(What to do):
Reproduce the lines below word for word, from the one containing "Out of white" down to the one containing "Answer: (290,270,471,281): porch floor", both included. Leave the pictures out.

****

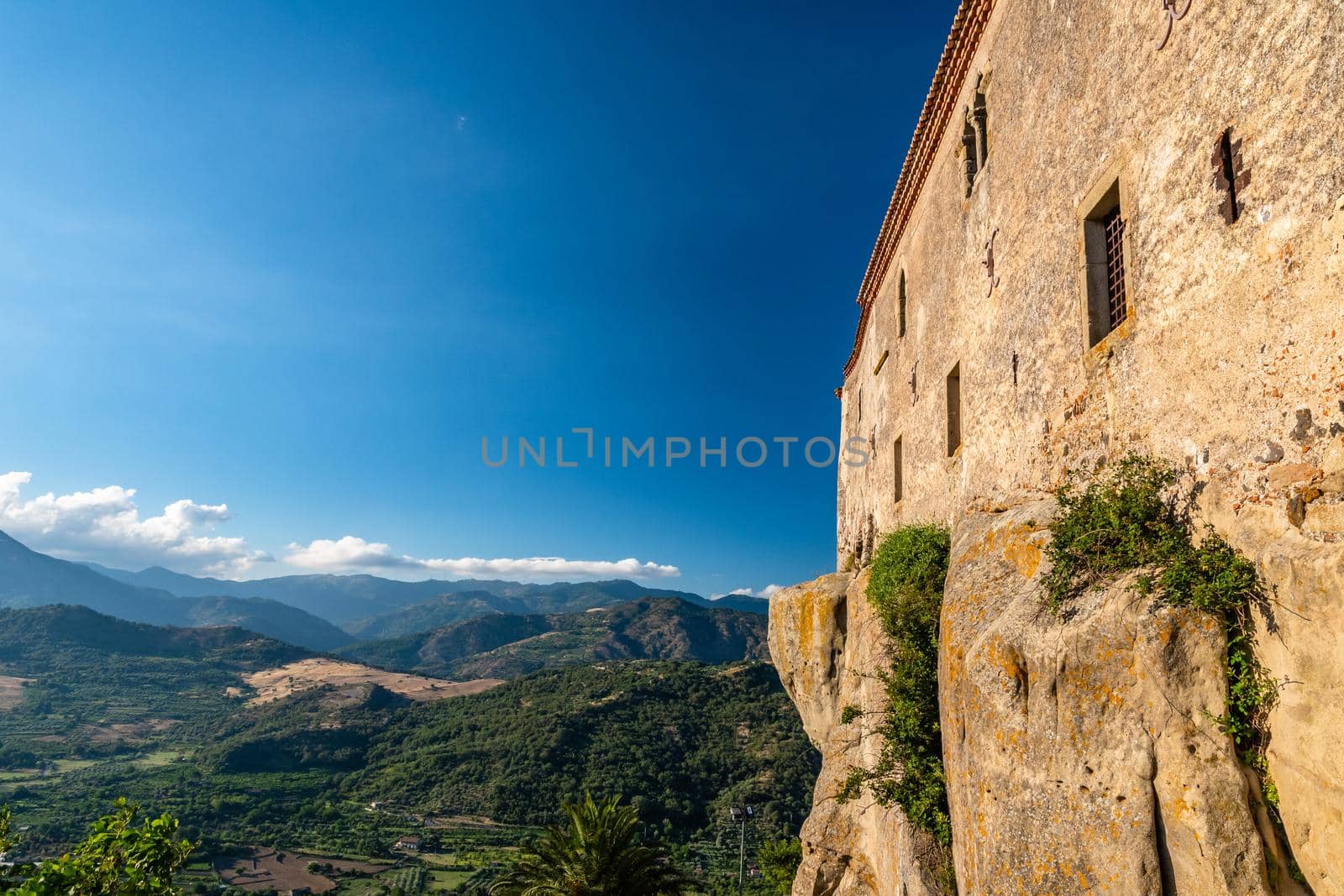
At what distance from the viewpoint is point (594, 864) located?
1944 centimetres

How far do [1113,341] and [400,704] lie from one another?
152 meters

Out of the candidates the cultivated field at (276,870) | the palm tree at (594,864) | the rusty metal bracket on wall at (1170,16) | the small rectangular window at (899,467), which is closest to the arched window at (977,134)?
the rusty metal bracket on wall at (1170,16)

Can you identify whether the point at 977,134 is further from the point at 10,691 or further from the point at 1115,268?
the point at 10,691

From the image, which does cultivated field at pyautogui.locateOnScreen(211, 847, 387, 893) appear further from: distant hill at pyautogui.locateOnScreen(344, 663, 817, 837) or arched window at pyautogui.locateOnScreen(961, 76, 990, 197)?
arched window at pyautogui.locateOnScreen(961, 76, 990, 197)

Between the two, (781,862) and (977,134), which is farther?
(781,862)

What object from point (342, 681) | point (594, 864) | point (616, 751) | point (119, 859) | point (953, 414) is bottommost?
point (342, 681)

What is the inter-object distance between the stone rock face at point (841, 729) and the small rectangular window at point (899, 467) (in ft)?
6.62

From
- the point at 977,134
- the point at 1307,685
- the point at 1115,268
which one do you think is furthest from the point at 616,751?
the point at 1307,685

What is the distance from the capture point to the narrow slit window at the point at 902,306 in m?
15.9

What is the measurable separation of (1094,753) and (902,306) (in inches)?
480

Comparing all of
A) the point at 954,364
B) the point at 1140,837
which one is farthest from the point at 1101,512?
the point at 954,364

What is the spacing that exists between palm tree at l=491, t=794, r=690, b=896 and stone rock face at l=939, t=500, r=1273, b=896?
15302mm

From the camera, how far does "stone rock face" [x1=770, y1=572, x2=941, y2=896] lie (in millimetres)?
9820

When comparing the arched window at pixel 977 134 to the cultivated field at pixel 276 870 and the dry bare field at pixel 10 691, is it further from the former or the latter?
the dry bare field at pixel 10 691
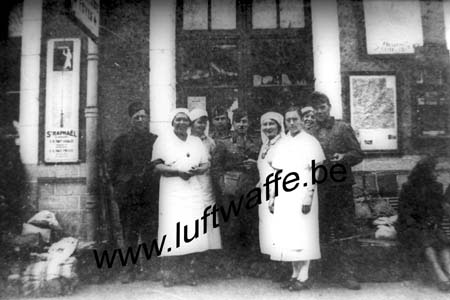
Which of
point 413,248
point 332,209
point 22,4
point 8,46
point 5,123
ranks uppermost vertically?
point 22,4

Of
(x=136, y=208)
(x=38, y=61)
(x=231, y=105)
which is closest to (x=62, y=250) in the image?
(x=136, y=208)

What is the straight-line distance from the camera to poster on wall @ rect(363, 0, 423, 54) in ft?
13.5

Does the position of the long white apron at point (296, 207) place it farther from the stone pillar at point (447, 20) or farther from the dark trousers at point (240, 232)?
the stone pillar at point (447, 20)

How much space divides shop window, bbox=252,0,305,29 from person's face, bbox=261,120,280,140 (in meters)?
1.06

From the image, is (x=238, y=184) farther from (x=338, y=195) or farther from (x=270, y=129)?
(x=338, y=195)

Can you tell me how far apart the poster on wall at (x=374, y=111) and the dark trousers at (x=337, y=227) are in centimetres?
55

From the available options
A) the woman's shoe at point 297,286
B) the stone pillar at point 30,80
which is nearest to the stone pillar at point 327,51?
the woman's shoe at point 297,286

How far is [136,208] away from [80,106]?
1.18 m

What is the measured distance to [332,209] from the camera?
3.85 m

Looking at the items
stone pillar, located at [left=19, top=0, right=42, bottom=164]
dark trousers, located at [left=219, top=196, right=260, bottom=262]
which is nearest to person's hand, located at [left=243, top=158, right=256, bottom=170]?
A: dark trousers, located at [left=219, top=196, right=260, bottom=262]

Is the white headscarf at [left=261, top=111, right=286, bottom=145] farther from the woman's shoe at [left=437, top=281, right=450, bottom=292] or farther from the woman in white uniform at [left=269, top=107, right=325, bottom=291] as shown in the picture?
the woman's shoe at [left=437, top=281, right=450, bottom=292]

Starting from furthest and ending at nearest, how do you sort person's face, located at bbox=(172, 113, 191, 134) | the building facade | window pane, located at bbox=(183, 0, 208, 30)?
window pane, located at bbox=(183, 0, 208, 30) < the building facade < person's face, located at bbox=(172, 113, 191, 134)

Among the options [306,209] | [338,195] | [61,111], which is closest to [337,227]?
[338,195]

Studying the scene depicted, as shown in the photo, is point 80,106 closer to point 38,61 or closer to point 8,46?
point 38,61
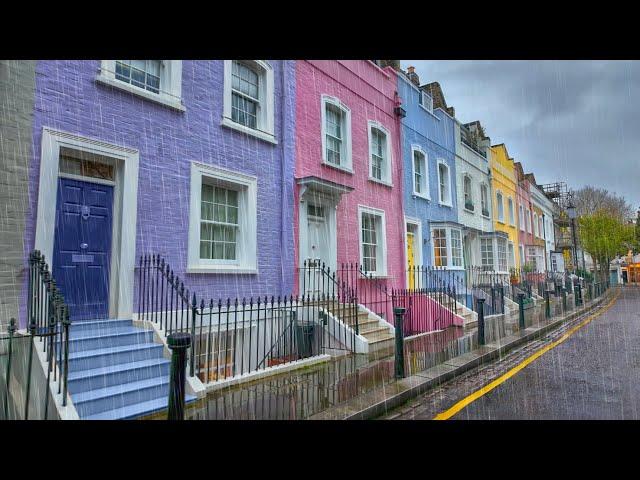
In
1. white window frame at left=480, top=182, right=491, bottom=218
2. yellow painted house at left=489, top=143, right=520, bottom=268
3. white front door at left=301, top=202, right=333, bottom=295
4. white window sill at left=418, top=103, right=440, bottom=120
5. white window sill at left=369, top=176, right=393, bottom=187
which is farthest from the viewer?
yellow painted house at left=489, top=143, right=520, bottom=268

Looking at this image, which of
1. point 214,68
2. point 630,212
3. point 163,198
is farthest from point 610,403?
point 630,212

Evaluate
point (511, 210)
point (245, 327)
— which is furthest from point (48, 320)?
point (511, 210)

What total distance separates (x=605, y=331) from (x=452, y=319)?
4361 mm

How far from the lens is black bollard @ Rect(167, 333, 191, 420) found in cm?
379

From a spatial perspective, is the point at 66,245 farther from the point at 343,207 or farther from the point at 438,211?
the point at 438,211

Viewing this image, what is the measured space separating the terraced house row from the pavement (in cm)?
269

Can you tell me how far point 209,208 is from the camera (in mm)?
8375

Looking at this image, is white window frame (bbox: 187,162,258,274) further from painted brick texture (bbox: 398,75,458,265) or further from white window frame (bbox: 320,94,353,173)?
painted brick texture (bbox: 398,75,458,265)

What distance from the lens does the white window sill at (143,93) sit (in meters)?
6.68

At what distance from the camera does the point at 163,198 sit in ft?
24.1

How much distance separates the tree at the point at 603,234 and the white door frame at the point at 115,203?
4617 centimetres

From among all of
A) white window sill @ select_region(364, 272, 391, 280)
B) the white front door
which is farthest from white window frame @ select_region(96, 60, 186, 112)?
white window sill @ select_region(364, 272, 391, 280)

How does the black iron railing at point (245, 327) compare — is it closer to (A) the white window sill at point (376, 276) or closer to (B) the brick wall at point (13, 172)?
(B) the brick wall at point (13, 172)

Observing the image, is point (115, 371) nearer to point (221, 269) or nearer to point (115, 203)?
point (115, 203)
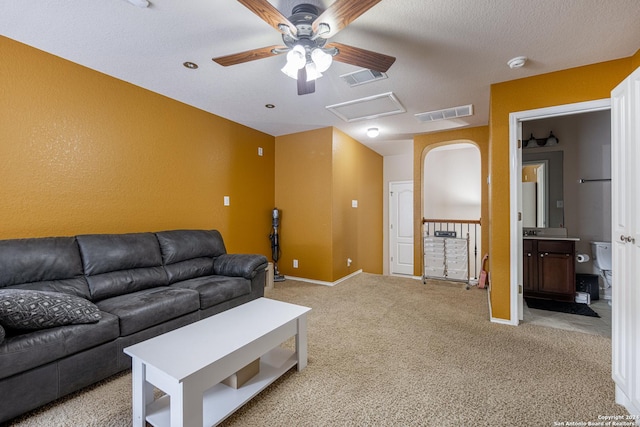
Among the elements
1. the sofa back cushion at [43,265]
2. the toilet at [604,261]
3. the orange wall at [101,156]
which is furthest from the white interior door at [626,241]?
the orange wall at [101,156]

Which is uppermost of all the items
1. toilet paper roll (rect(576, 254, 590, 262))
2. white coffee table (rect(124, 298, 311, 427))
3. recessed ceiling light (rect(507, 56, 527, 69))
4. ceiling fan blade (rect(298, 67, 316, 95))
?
recessed ceiling light (rect(507, 56, 527, 69))

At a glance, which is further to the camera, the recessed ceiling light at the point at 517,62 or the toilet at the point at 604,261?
the toilet at the point at 604,261

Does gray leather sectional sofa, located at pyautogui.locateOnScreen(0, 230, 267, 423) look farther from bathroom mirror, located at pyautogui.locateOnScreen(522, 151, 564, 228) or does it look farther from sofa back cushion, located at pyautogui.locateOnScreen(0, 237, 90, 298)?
bathroom mirror, located at pyautogui.locateOnScreen(522, 151, 564, 228)

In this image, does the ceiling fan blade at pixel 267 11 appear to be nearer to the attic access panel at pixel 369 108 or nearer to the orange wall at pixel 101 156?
the attic access panel at pixel 369 108

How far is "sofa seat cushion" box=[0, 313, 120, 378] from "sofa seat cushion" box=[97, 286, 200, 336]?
117 mm

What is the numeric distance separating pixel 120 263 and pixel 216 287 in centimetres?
85

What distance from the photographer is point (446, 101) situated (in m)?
3.44

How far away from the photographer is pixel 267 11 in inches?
62.7

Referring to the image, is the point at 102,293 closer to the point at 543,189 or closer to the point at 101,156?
Answer: the point at 101,156

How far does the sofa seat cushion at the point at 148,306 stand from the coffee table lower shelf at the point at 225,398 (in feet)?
2.10

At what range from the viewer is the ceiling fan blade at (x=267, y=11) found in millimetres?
1518

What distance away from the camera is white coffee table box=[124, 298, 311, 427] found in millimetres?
1268

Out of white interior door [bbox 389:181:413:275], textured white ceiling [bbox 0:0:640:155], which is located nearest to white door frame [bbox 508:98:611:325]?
textured white ceiling [bbox 0:0:640:155]

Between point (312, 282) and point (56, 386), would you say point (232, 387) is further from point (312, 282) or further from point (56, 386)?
point (312, 282)
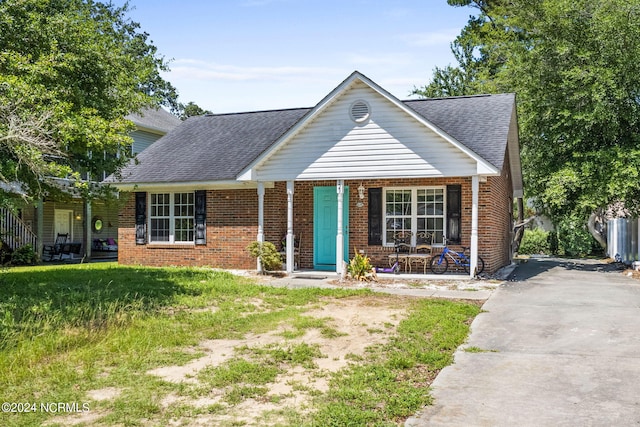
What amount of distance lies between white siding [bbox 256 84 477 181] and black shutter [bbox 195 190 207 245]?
2449 mm

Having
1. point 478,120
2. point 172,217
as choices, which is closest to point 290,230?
point 172,217

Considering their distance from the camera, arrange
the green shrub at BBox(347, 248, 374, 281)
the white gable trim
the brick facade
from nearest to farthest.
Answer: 1. the white gable trim
2. the green shrub at BBox(347, 248, 374, 281)
3. the brick facade

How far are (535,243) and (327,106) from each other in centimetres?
1914

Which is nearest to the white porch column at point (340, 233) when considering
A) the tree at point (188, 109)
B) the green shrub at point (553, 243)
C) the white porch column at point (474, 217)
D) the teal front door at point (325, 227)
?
the teal front door at point (325, 227)

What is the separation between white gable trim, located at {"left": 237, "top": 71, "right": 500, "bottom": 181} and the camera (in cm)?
1294

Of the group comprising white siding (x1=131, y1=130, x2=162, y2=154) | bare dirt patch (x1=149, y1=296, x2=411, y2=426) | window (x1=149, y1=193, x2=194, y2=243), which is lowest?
bare dirt patch (x1=149, y1=296, x2=411, y2=426)

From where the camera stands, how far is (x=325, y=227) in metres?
16.1

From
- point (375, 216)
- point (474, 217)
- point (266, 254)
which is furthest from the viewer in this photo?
point (375, 216)

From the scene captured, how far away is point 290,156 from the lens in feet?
49.2

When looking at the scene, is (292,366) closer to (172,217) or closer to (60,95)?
(60,95)

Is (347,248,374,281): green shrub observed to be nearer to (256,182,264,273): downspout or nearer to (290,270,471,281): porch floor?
Answer: (290,270,471,281): porch floor

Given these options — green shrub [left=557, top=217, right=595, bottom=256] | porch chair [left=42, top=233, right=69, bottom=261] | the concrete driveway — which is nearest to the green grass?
the concrete driveway

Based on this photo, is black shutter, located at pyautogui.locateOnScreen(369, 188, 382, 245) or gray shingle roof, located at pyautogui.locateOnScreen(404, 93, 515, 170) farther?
black shutter, located at pyautogui.locateOnScreen(369, 188, 382, 245)

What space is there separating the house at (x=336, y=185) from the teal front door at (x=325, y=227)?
1.2 inches
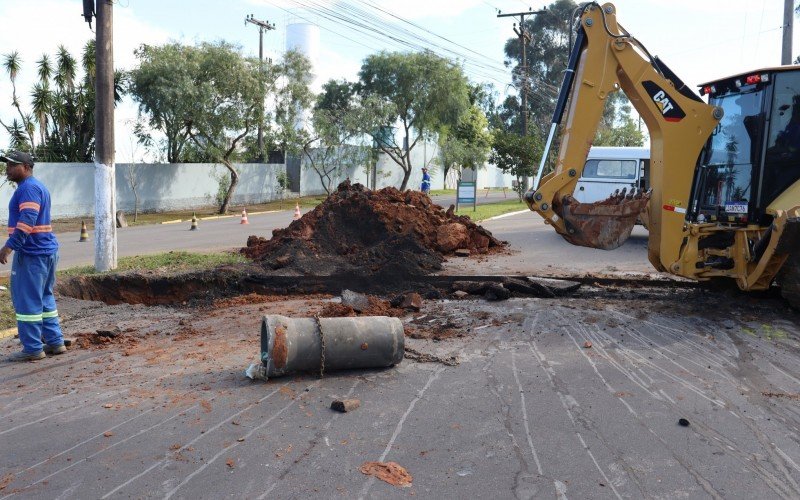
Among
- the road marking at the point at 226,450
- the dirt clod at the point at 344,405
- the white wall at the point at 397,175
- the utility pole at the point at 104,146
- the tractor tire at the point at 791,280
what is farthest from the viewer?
the white wall at the point at 397,175

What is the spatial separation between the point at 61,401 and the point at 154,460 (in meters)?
1.67

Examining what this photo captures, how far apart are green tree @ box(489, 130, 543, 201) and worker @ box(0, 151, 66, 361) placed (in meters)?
31.5

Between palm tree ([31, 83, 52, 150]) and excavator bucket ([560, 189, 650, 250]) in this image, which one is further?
palm tree ([31, 83, 52, 150])

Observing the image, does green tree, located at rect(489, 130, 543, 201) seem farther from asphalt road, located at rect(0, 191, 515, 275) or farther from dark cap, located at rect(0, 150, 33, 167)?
dark cap, located at rect(0, 150, 33, 167)

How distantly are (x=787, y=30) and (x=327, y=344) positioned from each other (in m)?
20.1

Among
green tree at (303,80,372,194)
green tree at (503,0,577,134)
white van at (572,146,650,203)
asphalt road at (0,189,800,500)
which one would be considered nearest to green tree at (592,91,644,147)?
green tree at (503,0,577,134)

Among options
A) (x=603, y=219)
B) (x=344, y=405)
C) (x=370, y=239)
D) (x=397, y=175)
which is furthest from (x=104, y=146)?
(x=397, y=175)

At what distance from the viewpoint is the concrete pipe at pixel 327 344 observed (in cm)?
581

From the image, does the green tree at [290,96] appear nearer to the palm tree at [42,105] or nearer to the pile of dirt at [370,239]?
the palm tree at [42,105]

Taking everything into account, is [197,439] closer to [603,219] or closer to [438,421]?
[438,421]

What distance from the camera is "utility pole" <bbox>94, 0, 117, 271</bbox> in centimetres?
1123

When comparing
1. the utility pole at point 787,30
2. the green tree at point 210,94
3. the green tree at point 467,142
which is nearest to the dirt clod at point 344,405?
the utility pole at point 787,30

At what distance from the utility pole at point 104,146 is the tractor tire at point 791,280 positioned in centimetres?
966

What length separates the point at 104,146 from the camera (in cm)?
1132
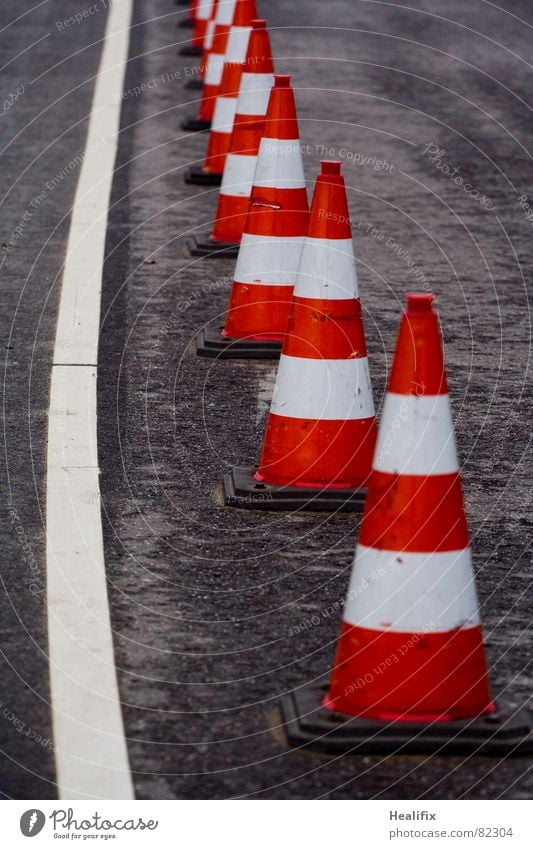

****

(Completed task):
Out of white interior door [bbox 389:181:413:275], textured white ceiling [bbox 0:0:640:155], which is located nearest to white door frame [bbox 508:98:611:325]?
textured white ceiling [bbox 0:0:640:155]

Between point (312, 282) and point (56, 386), would you say point (232, 387) is further from point (312, 282) or further from point (56, 386)?
point (312, 282)
What amount of distance lies between white siding [bbox 256 84 477 181] and black shutter [bbox 195 190 207 245]?
2449 mm

Having
1. point 478,120
2. point 172,217
as choices, which is closest to point 290,230?
point 172,217

Considering their distance from the camera, arrange
the green shrub at BBox(347, 248, 374, 281)
the white gable trim
the brick facade
from nearest to farthest.
Answer: 1. the white gable trim
2. the green shrub at BBox(347, 248, 374, 281)
3. the brick facade

How far are (535,243) and (327,106) from each other in centimetres?
1914

Which is nearest to the white porch column at point (340, 233) when considering
A) the tree at point (188, 109)
B) the green shrub at point (553, 243)
C) the white porch column at point (474, 217)
D) the teal front door at point (325, 227)
?
the teal front door at point (325, 227)

What is the separation between white gable trim, located at {"left": 237, "top": 71, "right": 500, "bottom": 181} and the camera (in cm)?
1294

Of the group comprising white siding (x1=131, y1=130, x2=162, y2=154) | bare dirt patch (x1=149, y1=296, x2=411, y2=426) | window (x1=149, y1=193, x2=194, y2=243), which is lowest?
bare dirt patch (x1=149, y1=296, x2=411, y2=426)

From where the camera stands, how far is (x=325, y=227) in metres?
16.1

From
- point (375, 216)
- point (474, 217)
- point (266, 254)
which is furthest from the viewer in this photo?
point (375, 216)

From the scene captured, how far away is point 290,156 from the lens in feet?
49.2

When looking at the scene, is (292,366) closer to (172,217) or closer to (60,95)?
(60,95)

Is (347,248,374,281): green shrub observed to be nearer to (256,182,264,273): downspout or nearer to (290,270,471,281): porch floor?
Answer: (290,270,471,281): porch floor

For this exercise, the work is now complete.